Tuesday, 5 February 2008


NOTE: For other posts in this series, click ONE BLOOD on posts/pages (right)

After offering an analysis of racism in the previous posts in this series, it is time to come to grips with the problem. Why does racism exist?
Societal interaction is known to be primarily concerned with self-security. We are pre-disposed to identify ourselves in terms of a like-minded grouping. In this way we find identity and enforce our validity within society.


Such a phenomenon can alienate ethnic minorities for the simple fact that they appear different to us. In every society there are those who feel the need to lead, becoming the movers of society.
And throughout history such people have used this form of ‘differentness' to disseminate propaganda in order to fuel aggression towards those who are different. In this way, a ‘group’ security is confirmed through aggressive behaviour towards media-created threats to the group.


Such leaders usually rise and disseminate their propaganda at times of social stress within their particular group.
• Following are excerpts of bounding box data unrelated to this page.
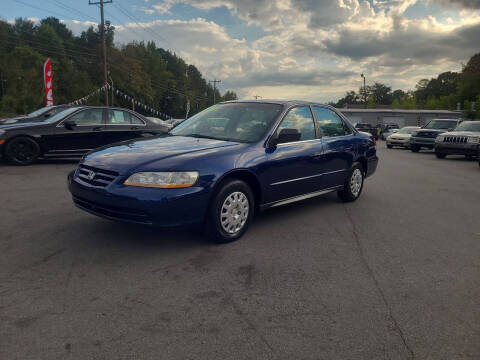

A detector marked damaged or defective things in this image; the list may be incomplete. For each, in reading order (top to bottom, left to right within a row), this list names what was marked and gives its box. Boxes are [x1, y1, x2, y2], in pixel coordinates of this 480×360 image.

pavement crack [344, 204, 414, 358]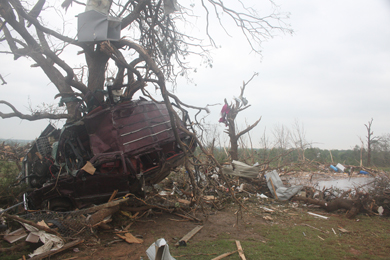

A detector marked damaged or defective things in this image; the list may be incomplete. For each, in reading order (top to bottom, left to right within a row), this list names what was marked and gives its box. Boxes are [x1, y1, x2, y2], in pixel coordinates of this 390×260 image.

destroyed vehicle [19, 99, 193, 211]
crushed car [19, 99, 193, 211]
damaged structure [19, 99, 194, 211]
broken wood plank [28, 239, 85, 258]
broken wood plank [174, 225, 203, 246]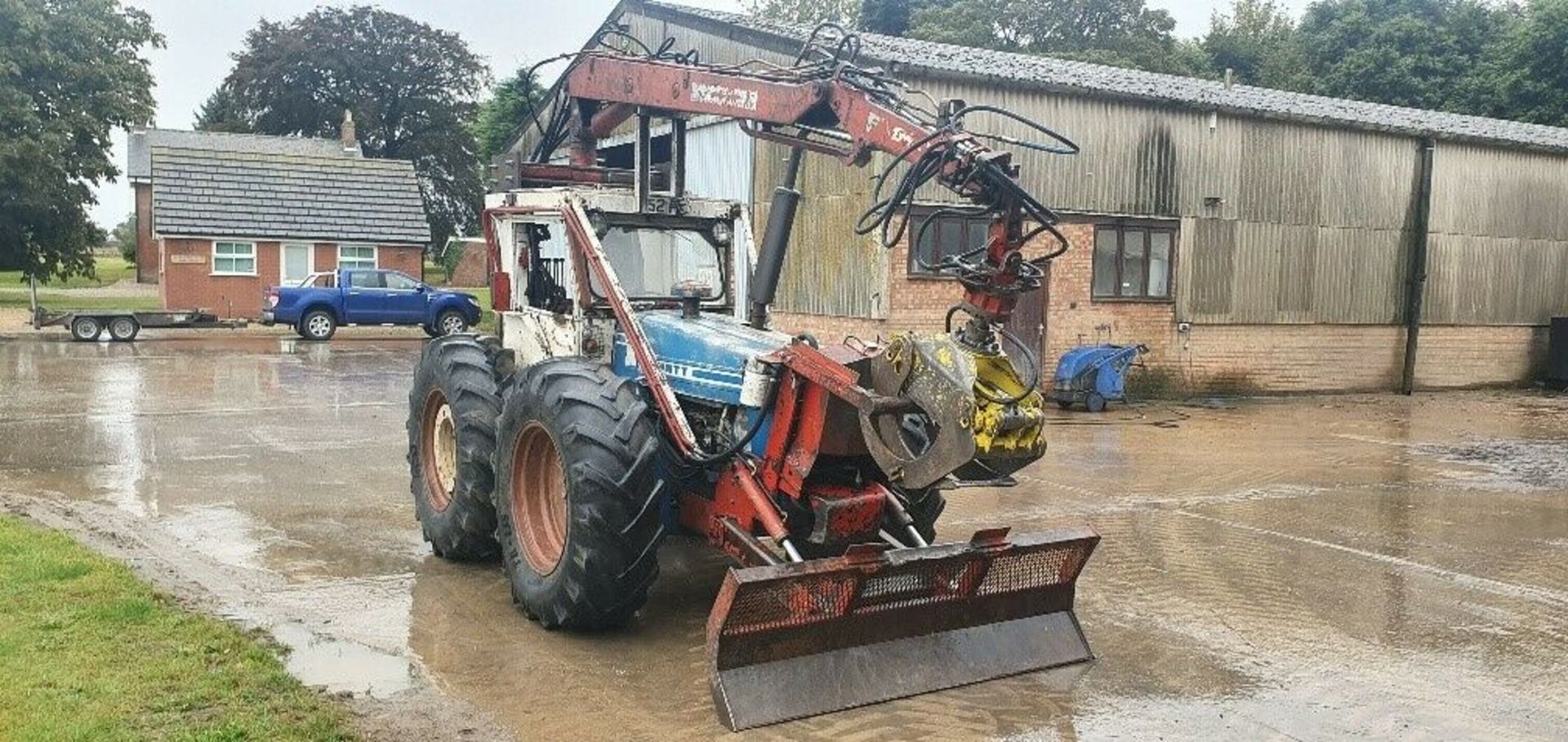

In order to divert attention from the cause of the social stress - a problem which is usually to be found within the group itself - self-appointed leaders will subtly transform the ‘differentness' of a minority group towards what is known as the scapegoat factor.
Hitler used this to great effect in the 1930s, blaming Germany's problems on the principally Jewish Weimar Republic. Inciting hatred towards the Jews due to economic problems in Germany and the rest of the western world, Jews became 'scapegoats,' the process eventually leading to the Holocaust.